The confusion which pervaded the Walrus’s decks and cabins, the cries, the calls, the screams that were flying about unheeded; the extraordinary oaths that jostled one another, out of every language of Saxon, Russian, or Scandinavian origin; the obtrusive civilities of the touters; the officiousness of volunteering porters; the mistakes about luggage; the anxieties, the rushings to and fro, in which everybody is seeking for everybody, may easily be imagined; and none the less was the confusion of tongues; that night had thrown her veil over this floating Babel of the North.
But through it all the three friends sat on their carpet bags of patience, smoking the cigar of peace, now and then making a joke among themselves, as the steward’s lantern flashed upon some face of unusual solicitude, but totally unconcerned amid the fluctuating hubbub that surrounded them.
“Well,” said the Captain, “I have had enough of this fun, and am hungry besides; I vote we go on shore.

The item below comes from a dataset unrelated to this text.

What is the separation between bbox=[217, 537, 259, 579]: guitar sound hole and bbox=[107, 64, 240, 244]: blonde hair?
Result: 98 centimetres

I suppose your man is here?”
The Parson got up, and, putting his head over the side, shouted in a stentorian voice, through his hand, which he used as a speaking trumpet—“Ullitz! Ullitz!”
“Hulloh!” returned a voice from the dark waters, in the unmistakably English man-of-war’s fashion—“Hulloh!” repeated the voice.
“Shove alongside here, under the quarter,” said the Parson. “Who have you got in the boat along with you? Tom Engelsk for one, I am sure.”
“Only Tom and Torkel; I thought that would be enough,” said a voice from the waters below, in remarkably good English, in which the foreign accent was scarcely perceptible.
“Quite enough,” said the Parson; “look out there!” as he hove the slack of the quarter-boat’s after-tackle fall, which he had been making up into coils as he was speaking. “Tell English Tom to shin up that, and come on board: it is nothing for an English man-of-war’s man to do, and one of you hold on by the rope.”
Tom, active as a cat, and delighted at being spoken of as an English man-of-war’s man before so many English people, scrambled up the side and stood before them, with his shallow tarpaulin hat in hand, as perfectly an English sailor, so far as his habiliments were concerned, as if he had dressed after the model of T. P. Cooke.